AMES, Iowa — A team of scientists led by Iowa State University has won a $649,000 grant from USDA’s National Institute for Food and Agriculture to study the intricacies of cereal rye cover crops.
One of the grant’s top objectives is to launch an innovative Ag DIRT (Detritus Input and Removal Treatments) study to quantify how biomass from cover crops impacts long-term soil carbon levels. Thought to be the first DIRT investigation of an agricultural system, the project is modeled on an international network of DIRT projects that started with forests and now include grasslands. Their purpose is to track how plant litter inputs over decades control the stability, accumulation and chemical nature of soil organic matter.
“This is an exciting project, but it represents just the beginning of work we hope to learn from over decades,” said Marshall McDaniel, associate professor of agronomy at Iowa State, who will lead the DIRT component of the grant. “It can take a long time to see significant changes in soil carbon, but we’ll also be looking for some potential changes in indicators of soil health that can show up more quickly.”
At field plots on Iowa State’s research farm property near Boone, Iowa, the project team will establish 24 test plots with three biomass treatments of cereal rye: roots only (below-ground); shoots only (above-ground stems and leaves); and roots and shoots, and compare them to a control plot without cover crops. The treatments will also compare the effects of varying nitrogen fertilizer rates.
These test plots will also be the setting to study the research grant’s other main objective – intensively exploring the interplay between the rye and corn to better understand why Iowa’s most popular cover crop poses an increased risk for yield drag in the next season’s corn crop.

Entries provided:
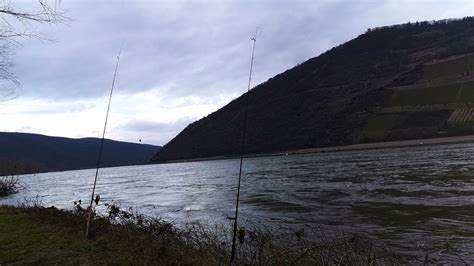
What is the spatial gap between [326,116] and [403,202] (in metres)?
113

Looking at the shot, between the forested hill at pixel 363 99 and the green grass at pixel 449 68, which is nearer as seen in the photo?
the forested hill at pixel 363 99

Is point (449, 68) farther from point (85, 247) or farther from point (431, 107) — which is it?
point (85, 247)

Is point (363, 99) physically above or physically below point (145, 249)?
above

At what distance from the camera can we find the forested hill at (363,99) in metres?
94.0

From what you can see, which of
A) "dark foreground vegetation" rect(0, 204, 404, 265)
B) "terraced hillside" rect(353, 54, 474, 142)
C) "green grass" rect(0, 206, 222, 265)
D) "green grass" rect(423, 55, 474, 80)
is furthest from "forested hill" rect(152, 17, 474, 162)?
"green grass" rect(0, 206, 222, 265)

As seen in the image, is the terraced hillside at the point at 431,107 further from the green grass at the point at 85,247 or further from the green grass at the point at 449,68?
the green grass at the point at 85,247

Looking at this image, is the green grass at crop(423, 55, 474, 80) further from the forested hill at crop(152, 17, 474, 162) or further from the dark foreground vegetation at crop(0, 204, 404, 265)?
the dark foreground vegetation at crop(0, 204, 404, 265)

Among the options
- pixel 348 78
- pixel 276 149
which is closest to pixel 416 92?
pixel 276 149

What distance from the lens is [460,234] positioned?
39.3ft

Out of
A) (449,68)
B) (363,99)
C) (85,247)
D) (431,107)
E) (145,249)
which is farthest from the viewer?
(363,99)

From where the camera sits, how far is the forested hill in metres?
94.0

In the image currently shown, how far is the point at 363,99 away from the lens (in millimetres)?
124125

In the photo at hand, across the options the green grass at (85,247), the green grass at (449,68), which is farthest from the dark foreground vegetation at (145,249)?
the green grass at (449,68)

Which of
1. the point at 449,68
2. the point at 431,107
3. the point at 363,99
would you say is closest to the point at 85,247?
the point at 431,107
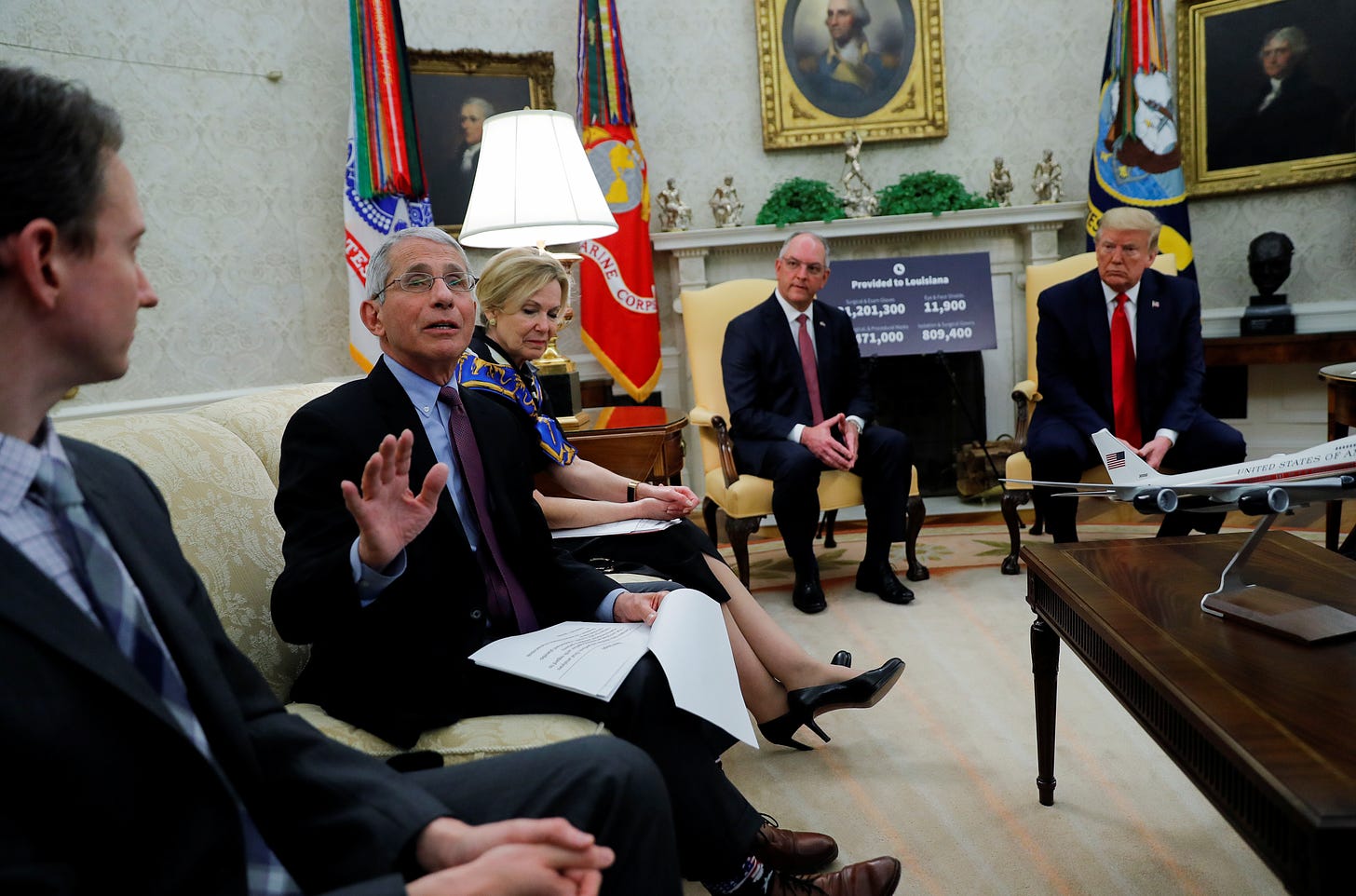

What this exercise asks:
- a) According to the cover crop article, how many test plots will the project team establish near Boone, Iowa?
- b) Recast the paragraph of the cover crop article that begins "At field plots on Iowa State's research farm" as a short bulleted list that keeps its main facts.
- c) Please extract the part of the cover crop article from "One of the grant’s" up to and including "soil organic matter.".
None of the rows are needed here.

Task responses:
- a) 24 test plots.

- b)
- Location: Iowa State's research farm property near Boone, Iowa
- 24 test plots with three cereal rye biomass treatments:
  - roots only (below-ground)
  - shoots only (above-ground stems and leaves)
  - roots and shoots
- The treatments are compared to a control plot without cover crops.
- The treatments also compare the effects of varying nitrogen fertilizer rates.

- c)
One of the grant’s top objectives is to launch an innovative Ag DIRT (Detritus Input and Removal Treatments) study to quantify how biomass from cover crops impacts long-term soil carbon levels. Thought to be the first DIRT investigation of an agricultural system, the project is modeled on an international network of DIRT projects that started with forests and now include grasslands. Their purpose is to track how plant litter inputs over decades control the stability, accumulation and chemical nature of soil organic matter.